People without insurance are running out of time to avoid the hefty ObamaCare penalties that the IRS will be handing down in 2016.
Consumers face a Feb. 15, 2015, deadline to buy insurance, after which those without coverage could be hit with fines of $325 per adult or 2 percent of family income, whichever is higher.
Uninsured people looking to escape the penalties are turning to the exchanges before they close, while insurance companies and tax preparers are seizing on the looming tax hit as a business opportunity.
One recent mass mailer from CareFirst BlueCross BlueShield obtained by The Hill warned potential customers in the Washington, D.C., region that going without health insurance coverage would come with a steep cost.
“When you don’t have health insurance ... you put your financial security at risk,” the mailer states. “That’s because under the new Affordable Care Act legislation, millions of Americans will have to pay an increased penalty tax of at least 2 percent of their income in 2015 if they go uninsured.”
The “good news,” the letter said, is that CareFirst BlueCross BlueShield has “solutions” to help people avoid the penalty, including coverage that is “compatible with financial assistance or free money from the government that will help qualifying individuals pay for insurance.”
The company declined to comment on the mailer.
The message is part of a shift in focus for the health insurance industry as ObamaCare continues a relatively smooth second year of enrollment.
Last fall, issuers were hesitant to mention the mandate as technical glitches plagued HealthCare.gov and stopped some consumers from enrolling.
The penalties for going without health insurance were also more modest, with uninsured people due to pay $95 per adult or 1 percent of family income this tax season. Under the second-year enrollment rules, families that forgo insurance could end up owing $1,000 or more.
Tax preparation companies are touting their expertise in handling the IRS’s ObamaCare rules as they gear up for a new filing season.
Part of the pitch is helping consumers avoid the mandate through an exemption if they are eligible.
A variety of hardship qualifications makes this route possible for many people, including those who experienced the death of a close relative, had their previous health plan canceled or saw an increase in necessary expenses due to caring for an aging family member.
“There are a lot of people who will qualify for an exemption,” said Avalere Health CEO Dan Mendelson. “If a company can save someone the 2 percent fine on $50,000 of income, that is significant.”
Firms are also offering to help current enrollees understand how changes in income can affect their tax credits to buy coverage. In some cases, they can also help the uninsured select health plans.

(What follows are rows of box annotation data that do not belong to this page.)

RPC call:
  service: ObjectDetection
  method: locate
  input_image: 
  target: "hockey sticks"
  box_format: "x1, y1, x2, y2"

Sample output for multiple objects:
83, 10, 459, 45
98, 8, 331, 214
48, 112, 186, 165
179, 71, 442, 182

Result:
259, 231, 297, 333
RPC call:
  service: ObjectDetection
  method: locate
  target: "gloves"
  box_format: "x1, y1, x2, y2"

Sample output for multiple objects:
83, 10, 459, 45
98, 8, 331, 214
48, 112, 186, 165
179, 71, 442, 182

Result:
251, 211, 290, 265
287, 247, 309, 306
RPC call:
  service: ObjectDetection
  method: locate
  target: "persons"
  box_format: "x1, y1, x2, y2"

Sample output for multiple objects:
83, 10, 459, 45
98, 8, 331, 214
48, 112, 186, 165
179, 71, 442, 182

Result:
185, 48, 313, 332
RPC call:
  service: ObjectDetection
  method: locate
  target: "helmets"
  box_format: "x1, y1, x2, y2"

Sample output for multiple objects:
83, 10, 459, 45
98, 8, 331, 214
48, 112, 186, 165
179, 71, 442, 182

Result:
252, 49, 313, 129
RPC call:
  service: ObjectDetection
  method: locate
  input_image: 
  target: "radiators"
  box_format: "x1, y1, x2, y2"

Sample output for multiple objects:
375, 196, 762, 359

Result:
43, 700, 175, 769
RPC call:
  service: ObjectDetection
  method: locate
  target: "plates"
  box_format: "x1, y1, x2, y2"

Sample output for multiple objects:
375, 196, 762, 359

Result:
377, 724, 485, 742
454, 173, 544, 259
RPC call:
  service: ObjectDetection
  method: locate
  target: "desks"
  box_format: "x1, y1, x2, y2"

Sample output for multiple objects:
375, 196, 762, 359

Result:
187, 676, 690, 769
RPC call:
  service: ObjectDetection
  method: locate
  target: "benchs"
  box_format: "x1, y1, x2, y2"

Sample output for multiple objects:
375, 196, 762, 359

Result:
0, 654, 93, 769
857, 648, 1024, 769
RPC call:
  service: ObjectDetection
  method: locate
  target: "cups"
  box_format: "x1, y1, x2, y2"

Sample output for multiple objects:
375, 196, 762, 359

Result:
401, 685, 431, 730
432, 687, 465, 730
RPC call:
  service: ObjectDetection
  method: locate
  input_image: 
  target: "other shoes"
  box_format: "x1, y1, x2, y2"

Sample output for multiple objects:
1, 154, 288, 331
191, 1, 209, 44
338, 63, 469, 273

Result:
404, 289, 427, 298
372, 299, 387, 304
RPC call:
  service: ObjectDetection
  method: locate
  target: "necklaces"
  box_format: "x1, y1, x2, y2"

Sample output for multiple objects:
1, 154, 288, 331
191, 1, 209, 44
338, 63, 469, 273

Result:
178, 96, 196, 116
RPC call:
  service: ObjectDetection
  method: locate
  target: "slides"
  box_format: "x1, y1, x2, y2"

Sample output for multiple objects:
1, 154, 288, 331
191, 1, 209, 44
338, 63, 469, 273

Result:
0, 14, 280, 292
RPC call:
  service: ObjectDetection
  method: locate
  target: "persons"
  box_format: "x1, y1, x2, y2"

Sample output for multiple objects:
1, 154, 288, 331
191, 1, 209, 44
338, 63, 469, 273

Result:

In promotional materials, H&R Block and Jackson Hewitt Tax Service say they can provide consumers relief, arguing that healthcare reform is making tax planning more difficult.
“The ACA [Affordable Care Act] has changed the landscape of both healthcare and tax,” H&R Block states online, inviting consumers to calculate their mandate penalty or receive a “tax impact analysis” when they become a client.
Jackson Hewitt urges consumers to stop by one of its locations, promising that their employees “work harder to keep up with the latest tax law changes to protect you from possible penalties — not everyone else does.”
The marketing around the healthcare law is taking flight at a time when surveys show the public remains deeply confused about the mandate.
Almost half of U.S. adults are unaware they must report their health insurance status on their 2014 tax returns, according to a TurboTax survey released earlier this month.
And while about three in five uninsured people know the law penalizes people without coverage, nearly 90 percent do not realize the 2014 deadline has already passed.
As a result, experts are urging insurers and the federal government to do more to emphasize the mandate this enrollment period.
Mendelson said the insurance industry is talking about the penalties more than last year, though the Obama administration has not yet adopted that approach.
“You have to remember that most people will sign up for this benefit in the very last weeks before they have to, so you wouldn’t want to message negatively until the end,” he said. “They have a choice about whether to motivate by fear or by benefit. I think the fear might come late.”
Anne Filipic, president of the campaign-style group Enroll America, said the mandate is coming up more frequently this year.
“We will always lead our conversations with the great benefits that are available to consumers,” Filipic said in a joint interview with The Hill and The Wall Street Journal last month.
“As for the fine, that is something that we will communicate to consumers about as well. It’s about delivering the facts.”